2. I will never judge you for popping a beer at noon or a bottle of wine at 3. Unless you didn’t invite me. Then I’ll report you to social services.
3. I will never make fun of your swimsuit with a skirt or your bikini. We should all rock what we got however we want.
4. I will never ever extend an invitation to watch your child or children unless I mean it. If I don’t mean it, I won’t offer.
5. When I ask if you want to do a playdate, I will likely be in athleisure wear and not have any snacks or drinks set out. If you want a snack or drink, you are welcome to my cupboards. So are your children.
6. If I disagree with another parent’s tactics or parenting and I tell you about it, I’m all for a discussion. I am always willing to look at both sides and to understand why one thing works for one family while another doesn’t. As long as you are, too.
7. When I ask if I can stop and bring you coffee, it is because I need human contact. If you don’t have the energy for my neediness, that is perfectly OK. You already have your own kids to take care of, who wants an adult-sized one.
8. Just because I have organic of something or a certain brand doesn’t mean I think whatever you choose is bad. It simply means we make different choices.

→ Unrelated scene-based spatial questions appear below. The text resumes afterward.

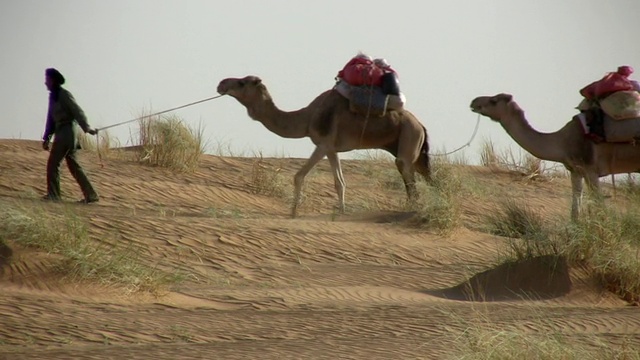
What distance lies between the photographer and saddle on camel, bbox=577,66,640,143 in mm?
17109

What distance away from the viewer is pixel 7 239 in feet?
41.5

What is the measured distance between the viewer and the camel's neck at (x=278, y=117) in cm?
2005

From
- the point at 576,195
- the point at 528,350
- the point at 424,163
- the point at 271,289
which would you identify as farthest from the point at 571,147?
the point at 528,350

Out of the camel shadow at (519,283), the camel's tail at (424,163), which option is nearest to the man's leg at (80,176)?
the camel's tail at (424,163)

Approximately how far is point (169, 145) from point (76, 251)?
1120 centimetres

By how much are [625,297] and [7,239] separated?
5.95 m

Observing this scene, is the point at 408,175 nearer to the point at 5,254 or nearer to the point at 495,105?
the point at 495,105

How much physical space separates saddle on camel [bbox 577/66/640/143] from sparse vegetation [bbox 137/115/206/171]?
315 inches

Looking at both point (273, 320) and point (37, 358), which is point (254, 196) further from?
point (37, 358)

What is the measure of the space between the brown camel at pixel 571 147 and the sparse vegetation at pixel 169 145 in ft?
20.8

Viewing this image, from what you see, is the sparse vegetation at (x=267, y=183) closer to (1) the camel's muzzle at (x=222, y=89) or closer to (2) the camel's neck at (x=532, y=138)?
(1) the camel's muzzle at (x=222, y=89)

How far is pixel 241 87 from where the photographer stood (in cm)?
2000

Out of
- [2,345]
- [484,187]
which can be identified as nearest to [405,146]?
[484,187]

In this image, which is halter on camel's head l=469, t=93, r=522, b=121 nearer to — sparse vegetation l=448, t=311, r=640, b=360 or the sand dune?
the sand dune
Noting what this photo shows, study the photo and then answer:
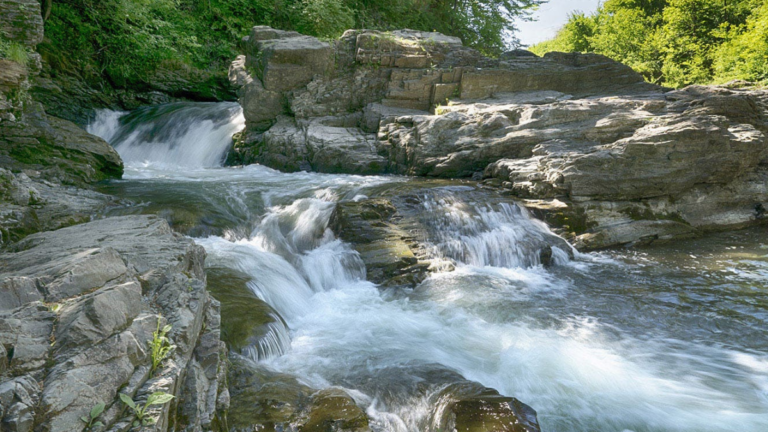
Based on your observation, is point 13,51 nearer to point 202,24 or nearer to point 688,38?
point 202,24

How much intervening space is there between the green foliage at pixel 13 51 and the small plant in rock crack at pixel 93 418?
8259mm

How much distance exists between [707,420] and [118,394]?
476 centimetres

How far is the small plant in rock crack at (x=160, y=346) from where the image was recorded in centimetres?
241

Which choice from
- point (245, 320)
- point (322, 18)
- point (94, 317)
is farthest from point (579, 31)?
point (94, 317)

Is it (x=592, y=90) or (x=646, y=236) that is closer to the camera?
(x=646, y=236)

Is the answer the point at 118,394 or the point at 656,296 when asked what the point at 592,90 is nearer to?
the point at 656,296

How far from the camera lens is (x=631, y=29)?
2792cm

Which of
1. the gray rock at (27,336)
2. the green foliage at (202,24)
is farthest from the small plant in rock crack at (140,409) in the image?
the green foliage at (202,24)

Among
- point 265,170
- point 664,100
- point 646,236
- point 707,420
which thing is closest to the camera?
point 707,420

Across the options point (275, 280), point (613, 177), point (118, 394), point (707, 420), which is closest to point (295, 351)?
point (275, 280)

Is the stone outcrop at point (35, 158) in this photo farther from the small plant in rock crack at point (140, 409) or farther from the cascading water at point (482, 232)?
the cascading water at point (482, 232)

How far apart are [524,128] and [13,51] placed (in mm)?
10743

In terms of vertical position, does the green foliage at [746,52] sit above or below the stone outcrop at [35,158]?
above

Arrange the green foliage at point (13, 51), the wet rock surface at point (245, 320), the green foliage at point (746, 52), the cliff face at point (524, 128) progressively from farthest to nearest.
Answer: the green foliage at point (746, 52) → the cliff face at point (524, 128) → the green foliage at point (13, 51) → the wet rock surface at point (245, 320)
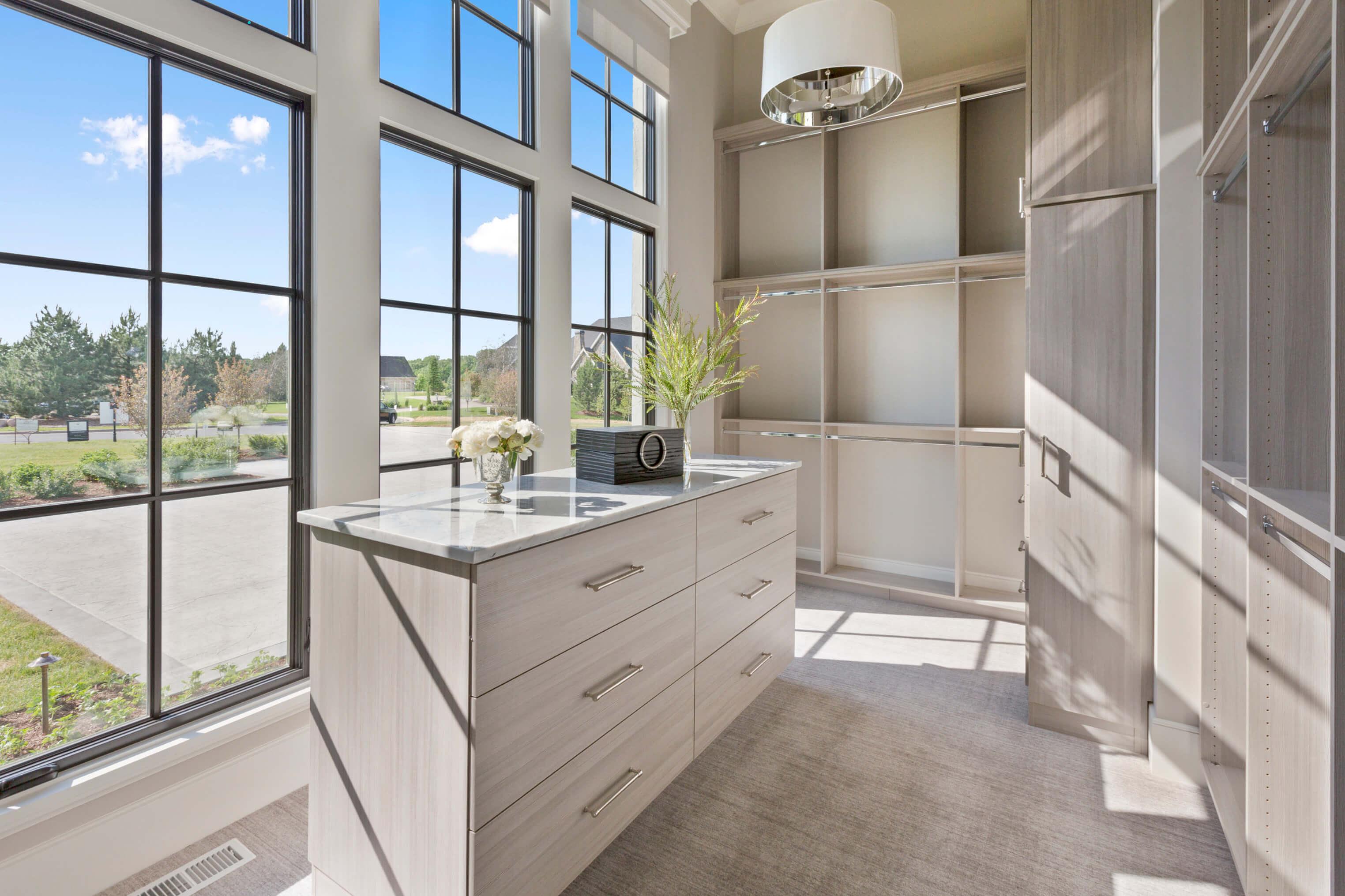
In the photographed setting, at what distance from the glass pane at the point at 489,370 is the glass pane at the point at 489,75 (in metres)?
0.88

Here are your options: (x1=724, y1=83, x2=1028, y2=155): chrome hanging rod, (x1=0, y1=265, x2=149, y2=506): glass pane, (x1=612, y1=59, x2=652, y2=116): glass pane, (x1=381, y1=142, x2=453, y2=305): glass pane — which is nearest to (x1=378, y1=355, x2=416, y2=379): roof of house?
(x1=381, y1=142, x2=453, y2=305): glass pane

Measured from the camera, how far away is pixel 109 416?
5.81 feet

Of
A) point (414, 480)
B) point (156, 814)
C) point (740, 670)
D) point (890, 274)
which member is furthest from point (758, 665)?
point (890, 274)

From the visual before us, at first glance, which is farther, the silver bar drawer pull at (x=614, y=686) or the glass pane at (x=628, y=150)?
the glass pane at (x=628, y=150)

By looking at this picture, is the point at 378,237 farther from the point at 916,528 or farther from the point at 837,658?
the point at 916,528

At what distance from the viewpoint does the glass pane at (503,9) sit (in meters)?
2.81

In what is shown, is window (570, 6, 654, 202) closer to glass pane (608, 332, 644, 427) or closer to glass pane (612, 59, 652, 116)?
glass pane (612, 59, 652, 116)

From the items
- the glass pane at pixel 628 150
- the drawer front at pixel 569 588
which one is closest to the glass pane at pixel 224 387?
the drawer front at pixel 569 588

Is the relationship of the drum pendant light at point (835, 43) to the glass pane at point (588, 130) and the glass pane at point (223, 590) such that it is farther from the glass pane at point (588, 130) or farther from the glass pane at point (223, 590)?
the glass pane at point (223, 590)

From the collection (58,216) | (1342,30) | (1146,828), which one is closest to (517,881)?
(1146,828)

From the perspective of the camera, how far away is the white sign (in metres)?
1.76

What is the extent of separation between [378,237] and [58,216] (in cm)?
86

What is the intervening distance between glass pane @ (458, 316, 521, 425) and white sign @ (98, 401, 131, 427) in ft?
3.85

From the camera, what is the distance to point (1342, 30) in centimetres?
102
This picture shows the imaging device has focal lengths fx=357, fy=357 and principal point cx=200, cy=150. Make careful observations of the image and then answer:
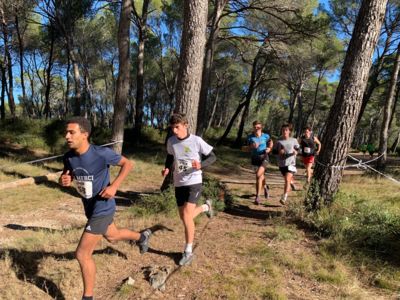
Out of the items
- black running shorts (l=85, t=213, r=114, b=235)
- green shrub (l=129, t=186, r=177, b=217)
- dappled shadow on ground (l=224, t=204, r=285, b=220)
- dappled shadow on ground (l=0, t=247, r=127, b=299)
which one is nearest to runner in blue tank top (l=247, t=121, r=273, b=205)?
dappled shadow on ground (l=224, t=204, r=285, b=220)

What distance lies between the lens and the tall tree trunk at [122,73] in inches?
414

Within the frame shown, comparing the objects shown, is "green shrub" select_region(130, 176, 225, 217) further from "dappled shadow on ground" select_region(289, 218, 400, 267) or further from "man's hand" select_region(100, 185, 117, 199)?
"man's hand" select_region(100, 185, 117, 199)

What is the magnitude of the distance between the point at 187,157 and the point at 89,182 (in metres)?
1.31

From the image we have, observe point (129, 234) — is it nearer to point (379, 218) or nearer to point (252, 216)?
point (252, 216)

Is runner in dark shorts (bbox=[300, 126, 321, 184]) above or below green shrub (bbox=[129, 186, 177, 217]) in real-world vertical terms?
above

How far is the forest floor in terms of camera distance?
365 centimetres

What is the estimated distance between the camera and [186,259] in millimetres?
4238

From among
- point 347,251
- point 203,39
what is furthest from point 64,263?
point 203,39

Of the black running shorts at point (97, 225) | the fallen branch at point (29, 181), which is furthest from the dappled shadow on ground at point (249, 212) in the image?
the fallen branch at point (29, 181)

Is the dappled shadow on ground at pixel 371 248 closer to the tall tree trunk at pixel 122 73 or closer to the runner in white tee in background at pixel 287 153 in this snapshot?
the runner in white tee in background at pixel 287 153

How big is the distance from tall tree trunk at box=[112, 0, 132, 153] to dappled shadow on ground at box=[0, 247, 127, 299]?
6220 millimetres

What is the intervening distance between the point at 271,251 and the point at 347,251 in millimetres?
926

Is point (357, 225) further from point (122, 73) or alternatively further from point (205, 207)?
point (122, 73)

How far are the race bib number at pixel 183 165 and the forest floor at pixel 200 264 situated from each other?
113 centimetres
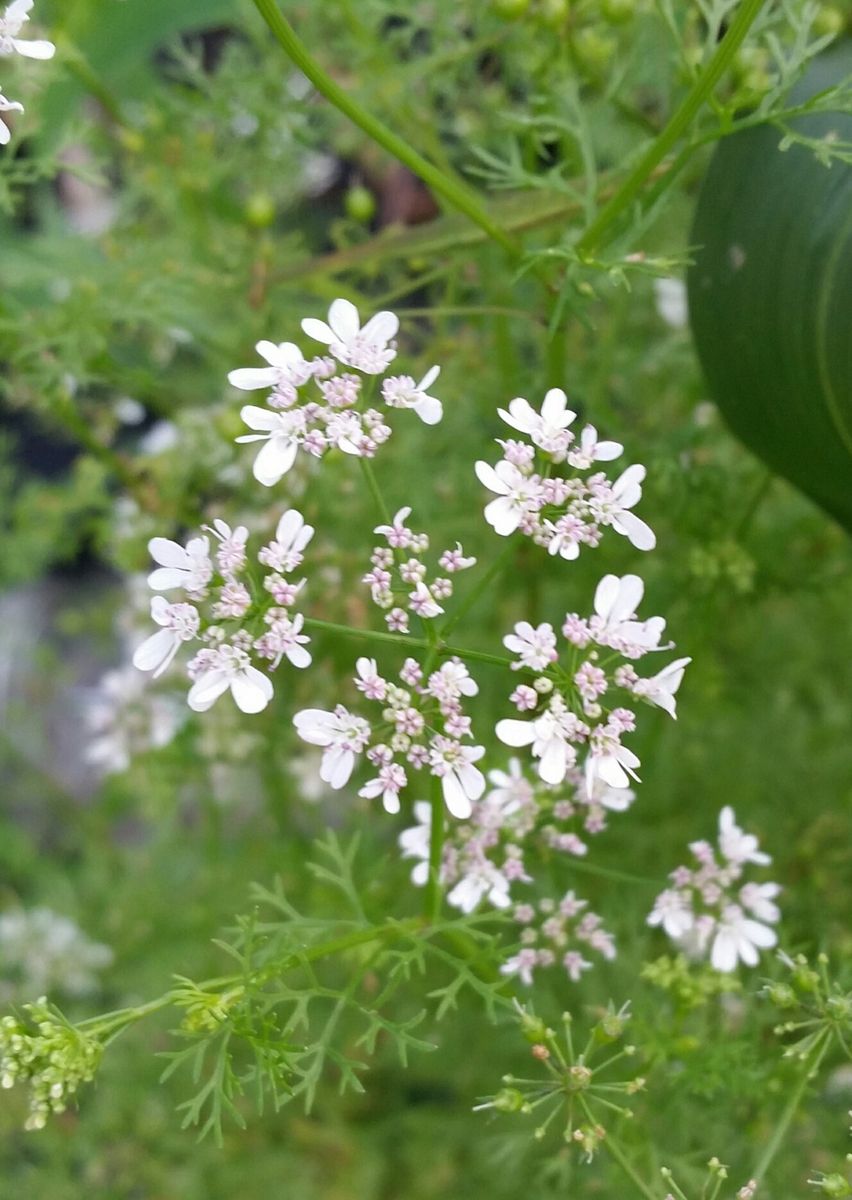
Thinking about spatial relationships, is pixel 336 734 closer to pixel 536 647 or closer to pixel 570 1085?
pixel 536 647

9. If my kid is misbehaving, you can scold them. I hope you would want the same.
10. You will not judge me for my messy house or my children’s clothes, and I will not judge you for your child’s performance in school or his or her inability to flush the toilet. These kids are all becoming people, and as mom friends, we get that.
11. I can tell you my true feelings about a certain child at a certain time, call my kid a jerk, tell you I don’t really like babies for more than in 1-hour increments and tell you I won’t share my drink with my child because I don’t want their snot on my straw and you will have no judgment of me as a human being.
12. I will only return your texts when I have a moment. I will pretty much never listen to your voicemails, but if it’s 2 a.m. and you call, I will pick up the phone and listen until you are all talked out.
13. I will ask your kid to say please and thank you. I will ask them to wash their hands. I will ask them to pick up their mess.
14. You are always welcome to drop and go. If you need someone to watch your kids and I am home, the more the merrier.
15. I hope that even if our kids aren’t friends anymore, we can still be. That’s the kind of mom friend you are to me.